• UN « GRAND DÉBAT » ? HA ! HA ! QUEL DÉBAT ?

      UN « GRAND DÉBAT » ?
      HA ! HA ! QUEL DÉBAT ?


      C’est le 15 janvier, ai-je bien entendu, que doit s’ouvrir « le grand débat » voulu ( ?) par le Président de la République ?

      Le grand débat ?

      Quel grand débat ?

      Il n’y a pas de débat.

      C’est en « réponse à la crise des Gilets Jaunes » que le Président de la République avait initié l’idée d’un pareil débat, avec tous les acteurs de la vie publique française, et dans les circonstances présentes, cela semblait aller de soi, avec les « incontournables Gilets Jaunes ».

      PRIMO : Mais depuis, Président, Premier ministre, ministère de l’intérieur et de la justice, tout le gouvernement et tous les pouvoirs publics se sont mis en devoir, de faire taire, effacer, disparaitre, « tuer’ le mouvement des gilets jaunes avant même l’ouverture de ce débat. Soit, c’est une politique, toute basée sur la répression et le déni. Mais dans ces conditions, alors même que l’objectif premier de cette politique, évident à tous, est de faire taire l’interlocuteur principal dont l’immixtion sur la scène publique a motivé le « débat », comment peut-on prétendre encore être disposé à celui-ci ?
      Comme toujours, avec Macron et ses acolytes on est dans le pur « foutage de gueule ».

      Macron n’a jamais eu l’intention d’organiser un quelconque débat avec les « Gilets-Jaunes ». Son intention ne fût jamais que de donner « du grain à moudre » à ce qu’il appelle « les acteurs de la vie publique », « les gentils » et de marginaliser de la sorte et finir d’émietter le mouvement des « méchants Gilets-Jaunes » insurgés.

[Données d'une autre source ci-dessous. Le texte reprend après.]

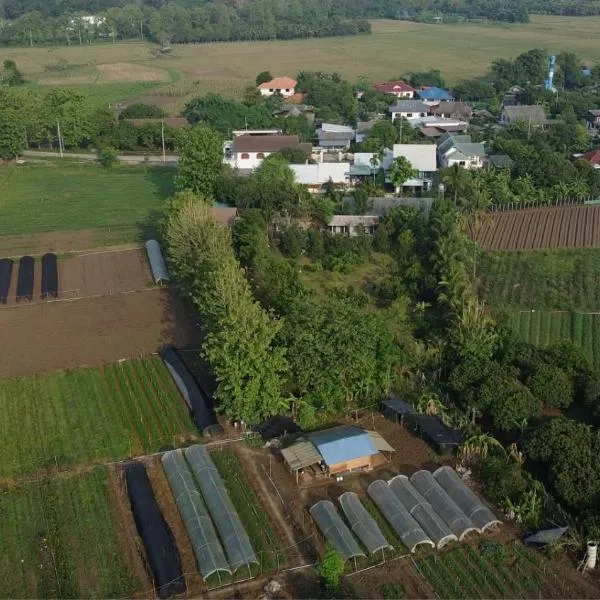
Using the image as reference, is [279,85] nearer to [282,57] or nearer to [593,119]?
[593,119]

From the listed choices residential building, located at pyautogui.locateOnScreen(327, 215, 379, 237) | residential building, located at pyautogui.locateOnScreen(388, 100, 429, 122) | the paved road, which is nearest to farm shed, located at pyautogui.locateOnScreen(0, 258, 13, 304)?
residential building, located at pyautogui.locateOnScreen(327, 215, 379, 237)

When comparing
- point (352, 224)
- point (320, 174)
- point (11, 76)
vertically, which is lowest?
point (352, 224)

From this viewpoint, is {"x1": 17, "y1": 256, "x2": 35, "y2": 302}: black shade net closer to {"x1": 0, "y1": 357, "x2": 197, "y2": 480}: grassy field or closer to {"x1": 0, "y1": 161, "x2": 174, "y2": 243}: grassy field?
{"x1": 0, "y1": 161, "x2": 174, "y2": 243}: grassy field

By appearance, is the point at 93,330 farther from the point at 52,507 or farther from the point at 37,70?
the point at 37,70

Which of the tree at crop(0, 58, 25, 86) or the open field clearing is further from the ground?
the tree at crop(0, 58, 25, 86)

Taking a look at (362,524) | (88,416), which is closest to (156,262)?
(88,416)

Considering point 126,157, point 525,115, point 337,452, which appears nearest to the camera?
point 337,452

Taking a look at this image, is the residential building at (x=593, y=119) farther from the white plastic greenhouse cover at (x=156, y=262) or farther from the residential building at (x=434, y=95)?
the white plastic greenhouse cover at (x=156, y=262)
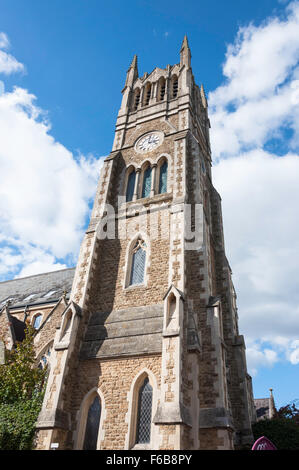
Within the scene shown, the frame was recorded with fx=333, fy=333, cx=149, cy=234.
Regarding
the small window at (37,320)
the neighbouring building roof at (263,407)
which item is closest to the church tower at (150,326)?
the small window at (37,320)

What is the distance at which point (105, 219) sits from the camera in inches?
650

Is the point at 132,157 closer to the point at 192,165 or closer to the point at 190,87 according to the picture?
the point at 192,165

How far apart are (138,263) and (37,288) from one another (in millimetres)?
16348

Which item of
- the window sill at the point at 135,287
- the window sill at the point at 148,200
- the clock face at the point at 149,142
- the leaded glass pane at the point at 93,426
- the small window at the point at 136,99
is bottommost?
the leaded glass pane at the point at 93,426

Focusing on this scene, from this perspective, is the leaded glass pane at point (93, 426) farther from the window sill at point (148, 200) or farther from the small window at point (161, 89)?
the small window at point (161, 89)

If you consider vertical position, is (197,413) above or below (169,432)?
above

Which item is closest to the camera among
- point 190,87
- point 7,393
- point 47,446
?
point 47,446

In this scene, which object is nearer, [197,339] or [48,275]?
[197,339]

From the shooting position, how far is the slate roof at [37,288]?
25.0 metres

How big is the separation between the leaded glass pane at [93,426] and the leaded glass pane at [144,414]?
1493 mm

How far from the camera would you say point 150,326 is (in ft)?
38.5

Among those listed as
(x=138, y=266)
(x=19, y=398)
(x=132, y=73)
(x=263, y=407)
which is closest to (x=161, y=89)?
(x=132, y=73)
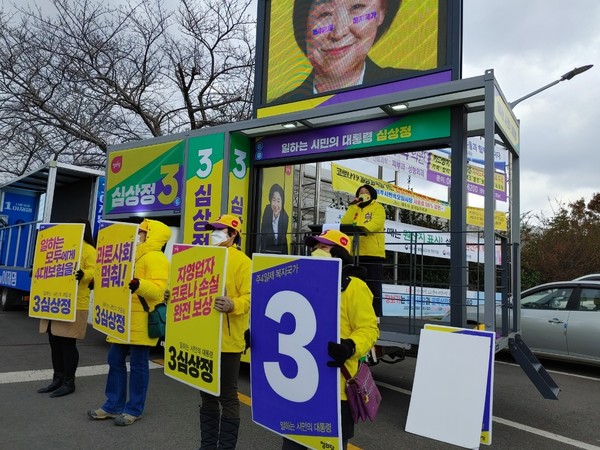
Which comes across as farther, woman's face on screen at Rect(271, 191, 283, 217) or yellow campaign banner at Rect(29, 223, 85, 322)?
woman's face on screen at Rect(271, 191, 283, 217)

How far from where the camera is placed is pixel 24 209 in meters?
13.6

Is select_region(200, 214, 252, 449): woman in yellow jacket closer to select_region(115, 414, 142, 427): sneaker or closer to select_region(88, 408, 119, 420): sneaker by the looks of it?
select_region(115, 414, 142, 427): sneaker

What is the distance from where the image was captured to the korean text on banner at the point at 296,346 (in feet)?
8.71

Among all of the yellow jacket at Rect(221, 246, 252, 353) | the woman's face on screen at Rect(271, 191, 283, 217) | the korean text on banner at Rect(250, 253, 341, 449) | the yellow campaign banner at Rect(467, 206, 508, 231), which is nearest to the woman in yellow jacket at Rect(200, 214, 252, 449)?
the yellow jacket at Rect(221, 246, 252, 353)

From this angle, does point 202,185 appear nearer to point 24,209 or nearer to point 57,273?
point 57,273

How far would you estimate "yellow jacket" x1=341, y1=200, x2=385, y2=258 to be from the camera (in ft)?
19.8

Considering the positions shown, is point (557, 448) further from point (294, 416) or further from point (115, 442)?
point (115, 442)

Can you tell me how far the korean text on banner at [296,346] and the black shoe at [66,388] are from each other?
10.1 feet

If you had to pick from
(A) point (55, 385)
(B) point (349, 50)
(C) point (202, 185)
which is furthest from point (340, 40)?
(A) point (55, 385)

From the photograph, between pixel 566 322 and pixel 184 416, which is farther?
pixel 566 322

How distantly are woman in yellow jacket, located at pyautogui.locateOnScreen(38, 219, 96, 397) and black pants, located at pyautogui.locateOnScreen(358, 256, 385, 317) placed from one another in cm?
318

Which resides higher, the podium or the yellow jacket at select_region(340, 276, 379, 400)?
the podium

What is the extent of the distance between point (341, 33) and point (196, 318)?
17.1 ft

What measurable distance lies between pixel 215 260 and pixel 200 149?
430 cm
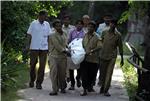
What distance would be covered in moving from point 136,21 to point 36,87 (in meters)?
27.0

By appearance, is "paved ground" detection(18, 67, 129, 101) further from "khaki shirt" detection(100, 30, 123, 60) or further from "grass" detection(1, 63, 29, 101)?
"khaki shirt" detection(100, 30, 123, 60)

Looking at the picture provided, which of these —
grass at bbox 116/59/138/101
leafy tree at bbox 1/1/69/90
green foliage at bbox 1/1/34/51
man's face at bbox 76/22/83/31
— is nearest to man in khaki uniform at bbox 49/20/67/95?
man's face at bbox 76/22/83/31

      DEUZIO : Au demeurant, Emmanuel Macron, dans ses vœux haineux et injurieux à la Nation, a réitérée et signé l’assurance qu’il ne changerait rien à sa politique, qu’il mettrait en œuvre quoiqu’il en soit, les terribles réformes de « l’assurance chômage », des retraites etc.. Le mouvement des « Gilets jaunes s’est pourtant dressé vent debout contre les réformes antisociales précédentes et les conséquences désastreuses qu’elles ont déjà eu pour les Français modestes. Or, le président dit qu’il va poursuivre sur sa lancée et en rajouter même une « couche bien épaisse ». Que peut-il bien y avoir à discuter dans ces conditions ?

      Ils veulent tuer avant l’ouverture « du débat » l’interlocuteur essentiel, ils verrouillent toute idée de concession, ou d’évolution des réformes passées, en cours ou avenir. Il n’y a pas de débat. Seule reste une place pour une grande mascarade.

      La question de son salaire faramineux n’est malgré tout qu’anecdotique. Ce constat amer sur le caractère biaisé de ce soi-disant débat ne serait-il pas plutôt la véritable raison du retrait de Chantal Jouanno ?

      Les médias pourris tentent de concentrer l’attention du public sur « la remontée ». La réussite de ce débat selon eux tiendrait surtout à ceci : « qu’en fera le chef de l’État et quelles mesures en déduira-t-il pour le bien-être des Français » ? Mais quelle importance cela peut-il bien avoir de savoir ce que ferait « le dictateur » des conclusions d’un faux débat entièrement tronqué et biaisé, dont l’interlocuteur principal, « le mouvement Gilets-Jaunes » aura en vérité été exclu.

      Étouffé, marginalisé, quasiment privé par la force et la répression d’expression nationale le « mouvement Gilets-Jaunes », sera de fait exclu « du grand débat ». Mais ce mouvement est vaste et très divers. Dans certains endroits les pouvoirs publics trouveront (on a déjà vu çà), des individus qui accepteront de jouer à cette mascarade. Certains même revêtiront, pour la première fois et pour la circonstance un « Gilet-Jaune » comme on se pare d’un costume de scène. Cela pour donner le change, faire croire tout de même que les pouvoirs publics ont discuté avec « les Gilets-Jaunes », qu’ils ont pris en compte « leurs doléances ».

      Pour la survie du mouvement, pour le succès des revendications des gilets-Jaunes, il convient d’administrer un cinglant camouflet à Emmanuel Macron et à ses sbires du gouvernement et de la représentation nationale. Il faut mettre leur « causerie idiote » et inutile en échec total. Il faut boycotter le « Grand débat ».

      D’ailleurs, de quoi pourrions-nous bien débattre avec la brute dont nous ne reconnaissons plus la légitimité à la tête de l’État et dont nous exigeons la destitution immédiate ?



      Patrick Seignon. « lavoiedessansvoix.fr ». Mercredi 9 janvier 2019.